I was at the Montreal Forum on Saturday, September 2, 1972. I was 21 years old working for a newspaper – The Toronto Sun – which was less than a year old. There I was covering The Summit Series between Team Canada and the Soviet Union, like, pretty remarkable now that I think of it!
I’ll never forget the stunned look that night on the face of Team Canada head coach Harry Sinden, nor the shock and bewilderment of the 18,818 fans at the Forum.
It didn’t start that way. After only six minutes and 32 seconds, Canada was ahead 2-0. But the score was tied 2-2 after one; the Soviets were up 4-2 after two and even though Canada narrowed the gap to one goal in the third, the Big Red Machine exploded for three goals in the final six minutes and 28 seconds.
Final score: Soviets 7, Team Canada 3.
I deliberated and deliberated thinking of a possible lead to my story that could best summarize this sudden and emphatic blow to a nation that prided itself on being the ultimate hockey power. I finally settled on: What happened?
I was at Canada Hockey Place yesterday, too. I expected a fierce, close battle. I also believed that Russia was the best men’s hockey team at the Vancouver Olympics. I honestly thought Russia would win. I was wrong.

Scoreboard tells the 2010 story (photo by John Mone)

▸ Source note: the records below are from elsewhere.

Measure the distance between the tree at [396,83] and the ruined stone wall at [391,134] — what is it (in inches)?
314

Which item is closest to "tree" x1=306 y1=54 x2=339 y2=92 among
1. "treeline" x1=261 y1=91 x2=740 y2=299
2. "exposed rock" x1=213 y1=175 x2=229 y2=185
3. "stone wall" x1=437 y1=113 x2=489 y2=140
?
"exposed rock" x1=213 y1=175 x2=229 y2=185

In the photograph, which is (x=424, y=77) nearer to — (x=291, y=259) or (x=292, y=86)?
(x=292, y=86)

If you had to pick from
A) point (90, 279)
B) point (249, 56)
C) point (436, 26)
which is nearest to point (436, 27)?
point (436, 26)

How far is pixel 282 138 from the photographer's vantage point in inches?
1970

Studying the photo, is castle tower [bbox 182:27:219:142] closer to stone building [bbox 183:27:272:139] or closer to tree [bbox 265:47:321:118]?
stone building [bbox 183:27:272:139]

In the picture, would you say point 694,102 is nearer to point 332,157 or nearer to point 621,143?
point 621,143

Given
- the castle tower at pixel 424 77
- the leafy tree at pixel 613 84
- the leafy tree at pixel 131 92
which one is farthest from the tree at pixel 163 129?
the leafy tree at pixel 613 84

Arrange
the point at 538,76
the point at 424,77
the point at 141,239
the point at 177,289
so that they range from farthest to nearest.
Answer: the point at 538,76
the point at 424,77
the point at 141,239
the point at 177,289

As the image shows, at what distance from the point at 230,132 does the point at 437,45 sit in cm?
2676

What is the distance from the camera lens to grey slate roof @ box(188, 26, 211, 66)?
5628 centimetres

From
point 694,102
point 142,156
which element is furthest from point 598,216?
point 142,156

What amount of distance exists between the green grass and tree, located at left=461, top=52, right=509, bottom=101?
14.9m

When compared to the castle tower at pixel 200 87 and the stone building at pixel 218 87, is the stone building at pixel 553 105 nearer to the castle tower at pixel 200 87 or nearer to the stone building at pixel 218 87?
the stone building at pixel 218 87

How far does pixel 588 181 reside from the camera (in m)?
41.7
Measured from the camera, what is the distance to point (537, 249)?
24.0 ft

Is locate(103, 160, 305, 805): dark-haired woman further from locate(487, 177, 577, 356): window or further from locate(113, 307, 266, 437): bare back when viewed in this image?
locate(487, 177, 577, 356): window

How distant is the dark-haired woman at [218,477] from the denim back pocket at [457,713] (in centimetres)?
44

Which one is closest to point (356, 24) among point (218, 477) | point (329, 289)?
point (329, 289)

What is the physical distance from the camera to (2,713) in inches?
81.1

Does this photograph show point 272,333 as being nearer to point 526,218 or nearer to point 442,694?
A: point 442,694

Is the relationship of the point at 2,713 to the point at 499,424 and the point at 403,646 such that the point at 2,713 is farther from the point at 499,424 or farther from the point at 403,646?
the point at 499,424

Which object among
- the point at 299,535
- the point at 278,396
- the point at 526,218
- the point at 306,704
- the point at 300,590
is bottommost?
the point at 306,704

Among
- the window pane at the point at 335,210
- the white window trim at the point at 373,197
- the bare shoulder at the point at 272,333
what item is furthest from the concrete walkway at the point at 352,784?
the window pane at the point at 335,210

Final score: Team Canada 7, Russia 3. Cell phone photo of the scoreboard shot from the press seats a bit grainy and fuzzy — but we just had to have it.
How coincidental was that? In the spirit of Team Canada ’72, a squad that rallied to win the Summit Series 4-3-1 by taking the final three games (all on game winners by Paul Henderson), Team Canada 2010 is peaking when a loss is no longer an option.
They out hit, out hustled and virtually out did the Russians in all areas. They were fully deserving of not only the win, but the decided edge in goals. The fact Team Canada didn’t reach double figures based on onslaught after onslaught was a mystery.
Perhaps Steve Yzerman, the man responsible for putting this unit together, is right: Team Canada is finding its way and building momentum after three pool games and a qualifying playoff game victory (8-2) over Germany.
Watching it all unfold here was Vladislav Tretiak, the guy in the nets for the Soviets in 1972. After witnessing last night’s downfall in such convincing fashion, Tretiak and all Russians today must be wondering: What happened?

* * *

Forty-two years in this business, I’m still glad to say that what keeps me going most is the ability to still have a feel for things and to appreciate the human interest, emotional stories unfolding before us.
Being at the Pacific Coliseum on Tuesday night for the women’s short program will be something else I will always remember. On a personal note, it was the first time since the early 1980s that I was back in the place that used to be the home of the Canucks before they moved downtown. On another personal note, I was able to score a ticket for my wife, Ada, to the event, a costly ducat worth every penny because I know how she’s always dreamed of being at an Olympics figure-skating event.
But the biggest reason that night was so special was because of what took place on the ice. Joannie Rochette’s performance, after her mother died of a sudden heart attack shortly after arriving in Vancouver last Saturday, was incredible. She was spectacular throughout her routine and then broke out in tears upon its completion. What inner strength and what a tribute to her mother. Joannie stood third heading into the free program but regardless of where she places, she is a winner!
And then witnessing the routine by Korea’s Yu-Na Kim was awesome for a couple of factors. Kim’s interpretation of James Bond movie tracks was breathtaking and captivating. Throughout her routine, there was her coach Brian Orser on the sidelines, virtually swaying, moving, twisting and living Kim’s performance.
Orser in my books was a phenomenal figure skater and is an even better person. He just missed out on Olympic Gold at Calgary in 1988 but it’s now within grasp for him again on home soil, through Kim.